**TASK PROMPT**
Once you reach the line with "George VI Victorian Suite Tiara" below, copy each line exactly, stopping after the line with "zilveren Graveerhanger rechthoek/hartjes", and skip any pictures.

**TASK MATERIAL**
+++++

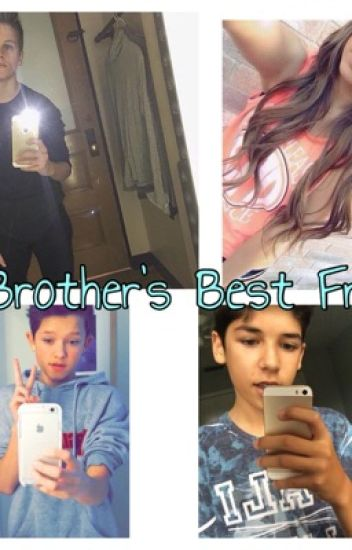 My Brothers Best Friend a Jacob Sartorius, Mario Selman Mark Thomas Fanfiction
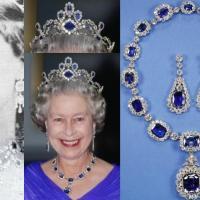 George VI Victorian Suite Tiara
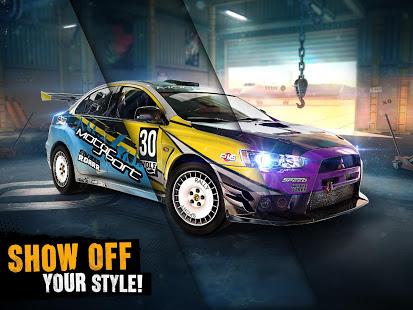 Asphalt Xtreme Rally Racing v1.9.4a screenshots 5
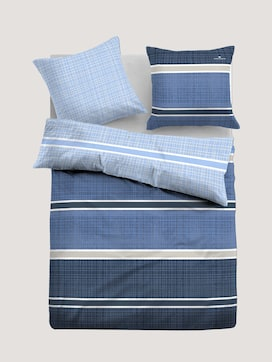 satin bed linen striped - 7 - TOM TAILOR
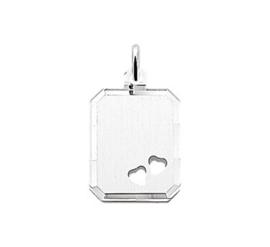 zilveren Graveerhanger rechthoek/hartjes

+++++

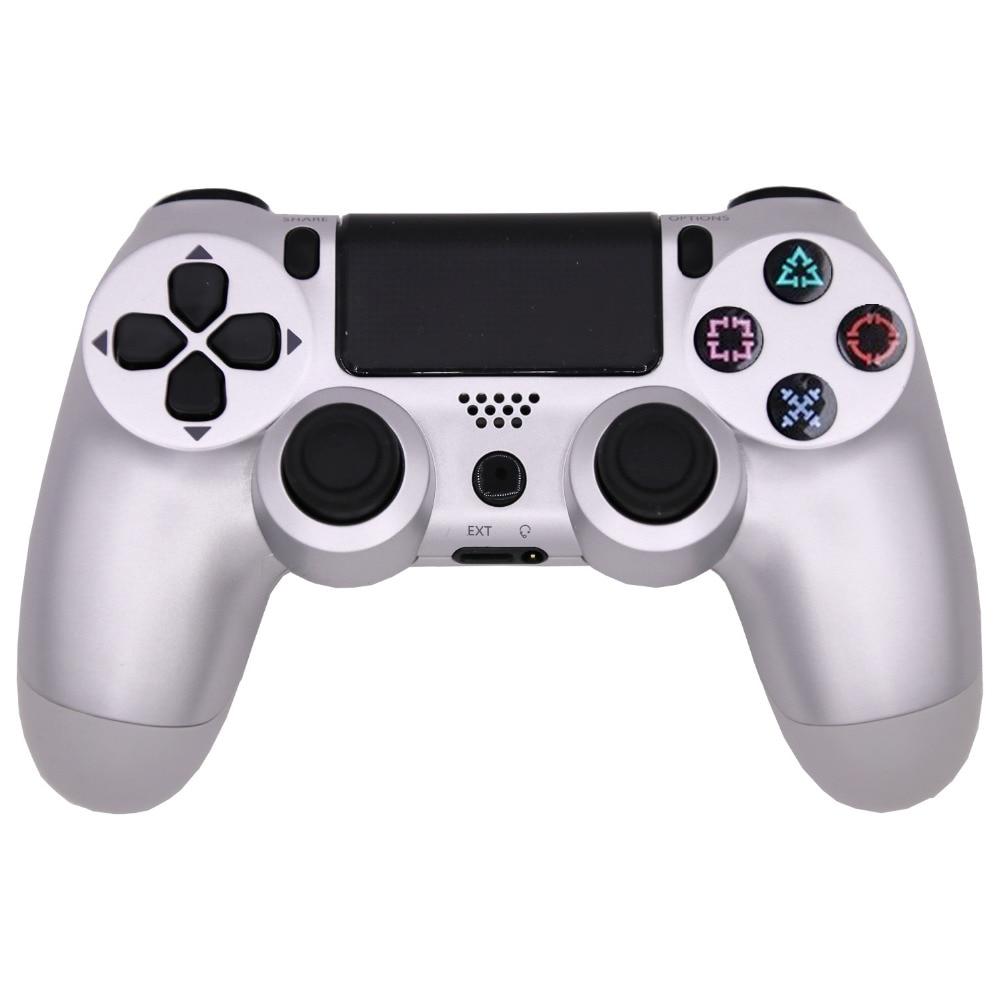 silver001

+++++

**RESPONSE BELOW**
 George VI Victorian Suite Tiara
 Asphalt Xtreme Rally Racing v1.9.4a screenshots 5
 satin bed linen striped - 7 - TOM TAILOR
 zilveren Graveerhanger rechthoek/hartjes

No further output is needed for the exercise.